Tra i criteri di delega vengono citate, tra le altre, l’armonizzazione delle disposizioni di funzionamento dei mercati elettrici con quelle inerenti la promozione delle rinnovabili, l’aggiornamento del quadro regolatorio dell’autoconsumo, la promozione delle comunità energetiche, la promozione e lo sviluppo dei sistemi di accumulo, sia concentrati sia distribuiti, l’aggiornamento della disciplina relativa all’adozione di piani di sviluppo della rete di trasmissione nazionale e l’individuazione di misure volte ad accelerare il completamento degli iter autorizzativi riguardanti la realizzazione delle infrastrutture, anche ai fini di accelerare il phase out del carbone.

ADEGUAMENTO ALLE DISPOSIZIONI DEL REGOLAMENTO UE 2019/943 SULLA PREPARAZIONE AI RISCHI NEL SETTORE DELL’ENERGIA ELETTRICA

Infine, l’articolo 19 contiene la delega per il completo adeguamento della normativa nazionale alle disposizioni del regolamento Ue 2019/943 sulla preparazione ai rischi nel settore dell’energia elettrica.
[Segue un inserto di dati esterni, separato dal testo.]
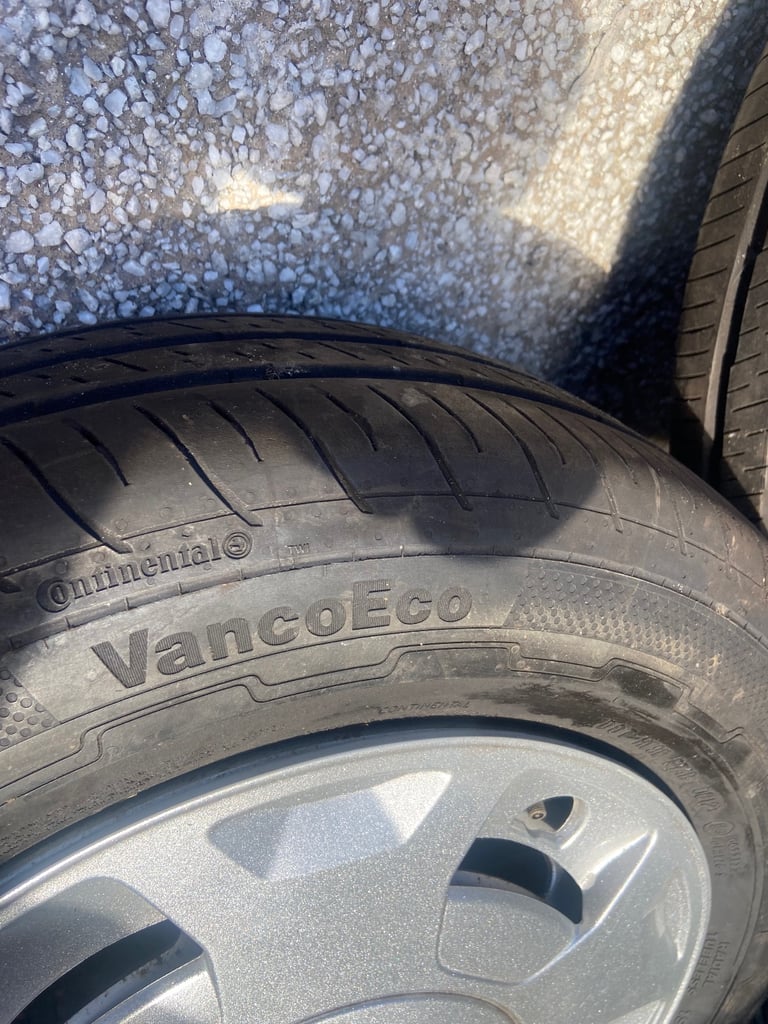 Ford transit wheel and tyres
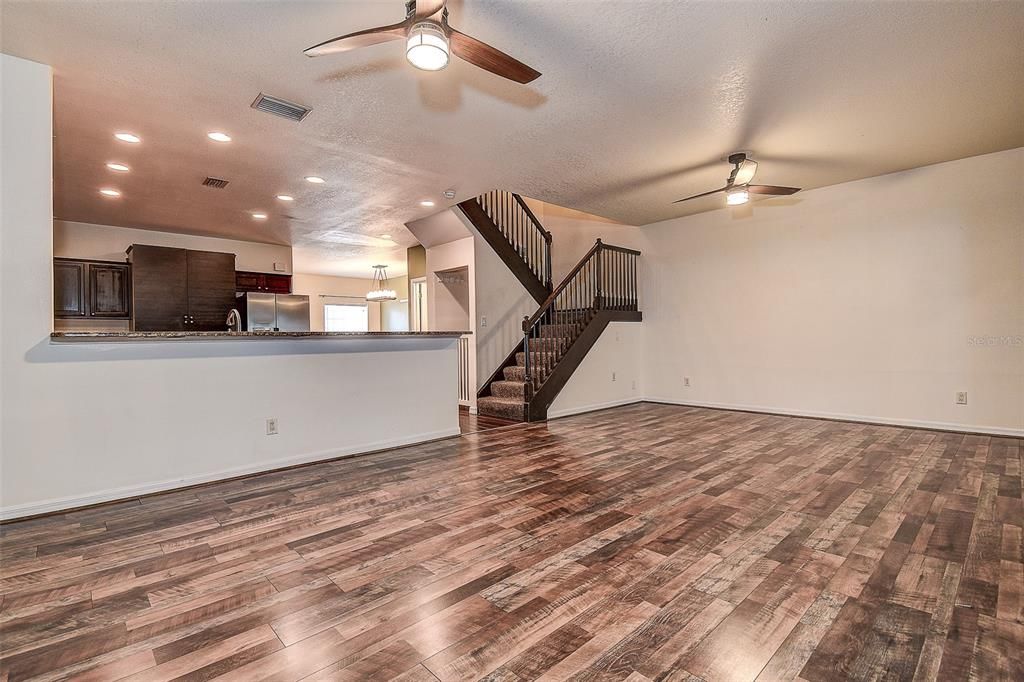 En Venta: $429,900 (3 camas, 2 baños, 2049 Pies cuadrados)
A questo fine, la disposizione “definisce i principi fondamentale di funzionamento dei mercati dell’energia elettrica che consentono un accesso non discriminatorio a tutti i fornitori di risorse e ai clienti dell’energia elettrica e stabilisce norme per gli scambi transfrontalieri di energia elettrica, rafforzando la concorrenza nel mercato interno e facilitando lo sviluppo di un mercato all’ingrosso efficiente e trasparente, contribuendo a una sicurezza di approvvigionamento dell’energia elettrica e promuovendo l’armonizzazione delle norme per gli scambi transfrontalieri”. Nell’esercizio della delega il governo dovrà seguire due criteri: promuovere il riordino, il coordinamento e l’aggiornamento delle disposizioni nazionali vigenti in materia, per adeguarle alle disposizioni dei suddetti regolamenti prevedendo l’abrogazione esplicita delle disposizioni incompatibili. E, l’altro criterio, definire il regime di sanzioni amministrative, in misura efficace, proporzionale e dissuasiva, applicabile da parte dell’Autorità nazionale di regolazione in caso di mancato rispetto degli obblighi previsti dal regolamento 2019/943.